TAMPA — A Largo mortgage broker who squandered hundreds of thousands of dollars on risky and unlicensed securities has become a fugitive, after his failure to pay back devastated investors led a judge to order his arrest.
John Steve Tsavaris, who attorneys say built his Home Saving Mortgage Corp. brokerage into a spurious investment mill that crumbled during the housing crash, was ordered in 2012 to pay back two small-time Florida investors who lost a total of more than $350,000.
Tsavaris, 67, was not licensed to sell securities, court records show, and the ones he peddled were not registered as required by law. But a judge said that didn't stop Tsavaris from selling the same kind of "toxic" mortgage-backed securities that helped trigger the global financial meltdown.
In late January, with Tsavaris still dodging the court, a Pinellas County judge found him in civil contempt and ordered a warrant for his arrest. The heir of a family who worked for decades in the Tarpon Springs building business, he is now considered a wanted man.
Tsavaris, attorneys said, enticed small-time investors with a boiler room of "smile and dial" securities sellers and promises of unsinkable wealth. He promised the securities, backed by bundles of homeowners' mortgage payments, would net investors dramatic rewards, like 11 percent returns.
April Ruiz de Somocurcio, a Tampa elementary school teacher, was 28 when she met Tsavaris at a "self-development transformation seminar" and invested $225,000 she and her husband had inherited after her mother's recent death, depositions show.
Garnett Staples, a widow in Cocoa Beach, was 81 when she took out a reverse mortgage on her paid-off condo and invested more than $133,000 — all while Tsavaris knew his investment operation was falling apart.
"This guy was a very shrewd salesman, and he knew how to manipulate people," said Jeff Coleman, a Clearwater attorney who represented the two investors. "He put together a program that was absolutely in violation of every securities rule that we have."
Attempts to reach Tsavaris, who represented himself in the lawsuit, were unsuccessful this month. He no longer lives at a St. Petersburg rental home he listed as his address in court records. Emails and phone messages left for his son were not returned.
Paul Weitzel, whom Tsavaris called the brokerage's director of operations, reached a confidential settlement in the investors' lawsuit and has not spoken to Tsavaris in more than a year, said his attorney, Marshall Reissman.
Weitzel contends he "was unwittingly drawn into Tsavaris' web," Reissman said, including being unknowingly listed on documents for Tsavaris' now-defunct home-loan factories.
Tsavaris started in real estate in the '70s as a co-founder of Anclote Property Corp., a Tarpon Springs development firm that was slammed in court for not paying workers and that collapsed in bankruptcy in 1987.
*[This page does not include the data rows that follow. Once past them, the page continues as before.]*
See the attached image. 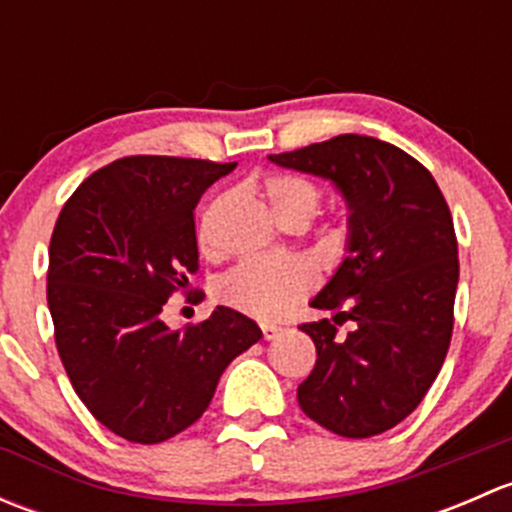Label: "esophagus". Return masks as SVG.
<instances>
[{
	"label": "esophagus",
	"mask_w": 512,
	"mask_h": 512,
	"mask_svg": "<svg viewBox=\"0 0 512 512\" xmlns=\"http://www.w3.org/2000/svg\"><path fill=\"white\" fill-rule=\"evenodd\" d=\"M280 332L282 329L277 327V324H262V337L265 339H275Z\"/></svg>",
	"instance_id": "esophagus-1"
}]
</instances>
Tsavaris' career afterward continued to show stains. In the '80s, he filed for bankruptcy and his Florida real estate license was revoked. Court records show he pleaded no contest in 1998 to soliciting a Tampa prostitute.
In 1993, after Florida officials denied his request for a new mortgage-broker license, he fought back, court records show. The state ultimately granted him a new license as long as he limited his mortgage activity during a year of probation.
That didn't appear to slow him down. Over the next 13 years, Tsavaris became the Wolf of Ulmerton Road, growing his Largo brokerage to 65 workers and coordinating thousands of subprime home loans and refinancings across the state, depositions show.
During the frothiest days of the housing bubble, his brokerage hosted monthly "Financial Freedom" seminars for novice investors and ran a massive telemarketing operation with a state-of-the-art predictive dialer, a bulk-calling system allowing them to make a quarter million calls a week.
But in 2006, when hordes of home loans defaulted, Tsavaris said "the train wreck started," according to his deposition. Within two years, he had axed nearly all of his loan officers, telemarketers and other employees, depositions show. Attorneys said Tsavaris coached people to invest while knowing his brokerage was in a death spiral.
Tsavaris' firm closed for good in 2010. A year later, he owed more than $100,000 in federal tax liens, Internal Revenue Service records show. But attorneys worry the lasting damage will fall on investors who trusted Tsavaris with their livelihoods.
"So many of these mortgage-backed securities were so damaging, and the most competent and complex firms that had them collapsed," Coleman said. "And here we have this chucklehead in Tampa Bay setting up his own. … It's just inconceivable."